*Exercise set*:
(1) Please retype the Echo excerpt, everything from "The proximity of" down to "12c at $12.19.".
(2) Decide whether each statement agrees with the Echo excerpt. Answer yes or no, quoting the words that decide it.
(a) Crown and Genting have applied to the regulator to increase their Echo stake.
(b) Victoria recorded growth for the December quarter.
(c) Crown shares fell.
(3) Answer these questions from the Echo excerpt.
(a) By how much did NSW grow for the year?
(b) Where is Crown's proposed VIP casino?
(c) Which view is described as unchanged?

*Supplied text*:

The proximity of the Gold Coast and Brisbane markets means any competition in Gold Coast will likely risk and reduce the scale of any redevelopment of Brisbane which Echo and the Queensland Government are negotiating, it noted.
"Whilst risk of competition under Echo's licences continues to remain an uncertainty (ie Crown’s proposed Barangaroo VIP casino and any potential impact to Echo earnings from FY20/21, and now Queensland via Gold Coast) our view around the attractiveness of the Echo assets is unchanged," it told clients.
"With Crown and Genting having applied to the regulator to increase their Echo stake, we view the approvals and any subsequent creep in Echo as a near-term catalyst."
Echo shares were up 2c at #3.67 with Crown ahead 12c at $12.19.
A look at the state by state GDP numbers.
NSW grew by 0.4 per cent for the quarter and 2.4 per cent for the year, while Victoria recorded a 1.1 per cent fall for the December quarter and an annual 0.1 per cent retraction for 2012.

*Record set*:
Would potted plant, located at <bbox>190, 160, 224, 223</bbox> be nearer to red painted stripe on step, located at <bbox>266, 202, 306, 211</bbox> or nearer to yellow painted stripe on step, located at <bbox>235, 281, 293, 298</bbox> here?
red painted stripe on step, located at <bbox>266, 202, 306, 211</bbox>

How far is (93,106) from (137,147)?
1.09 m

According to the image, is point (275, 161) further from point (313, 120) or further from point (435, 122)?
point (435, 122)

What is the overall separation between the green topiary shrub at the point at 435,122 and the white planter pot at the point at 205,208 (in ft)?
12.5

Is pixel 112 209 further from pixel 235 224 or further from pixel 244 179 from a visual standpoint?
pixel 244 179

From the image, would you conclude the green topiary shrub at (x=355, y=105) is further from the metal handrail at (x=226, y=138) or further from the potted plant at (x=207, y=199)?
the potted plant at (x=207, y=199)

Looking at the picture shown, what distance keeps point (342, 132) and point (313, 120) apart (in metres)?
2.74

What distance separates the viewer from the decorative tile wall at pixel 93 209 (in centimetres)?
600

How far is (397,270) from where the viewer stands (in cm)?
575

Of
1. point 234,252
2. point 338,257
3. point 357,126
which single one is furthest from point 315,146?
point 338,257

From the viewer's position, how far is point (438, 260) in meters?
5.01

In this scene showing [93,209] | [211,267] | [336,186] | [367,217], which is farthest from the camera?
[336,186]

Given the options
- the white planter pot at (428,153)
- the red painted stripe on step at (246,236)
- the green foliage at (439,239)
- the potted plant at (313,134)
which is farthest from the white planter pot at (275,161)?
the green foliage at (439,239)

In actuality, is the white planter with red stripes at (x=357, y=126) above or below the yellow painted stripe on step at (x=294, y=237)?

*Solutions below*:
(1)
The proximity of the Gold Coast and Brisbane markets means any competition in Gold Coast will likely risk and reduce the scale of any redevelopment of Brisbane which Echo and the Queensland Government are negotiating, it noted.
"Whilst risk of competition under Echo's licences continues to remain an uncertainty (ie Crown’s proposed Barangaroo VIP casino and any potential impact to Echo earnings from FY20/21, and now Queensland via Gold Coast) our view around the attractiveness of the Echo assets is unchanged," it told clients.
"With Crown and Genting having applied to the regulator to increase their Echo stake, we view the approvals and any subsequent creep in Echo as a near-term catalyst."
Echo shares were up 2c at #3.67 with Crown ahead 12c at $12.19.

(2)
(a) Yes: "With Crown and Genting having applied to the regulator to increase their Echo stake"
(b) No: "Victoria recorded a 1.1 per cent fall for the December quarter"
(c) No: "Crown ahead 12c at $12.19"

(3)
(a) 2.4 per cent
(b) Barangaroo
(c) The view around the attractiveness of the Echo assets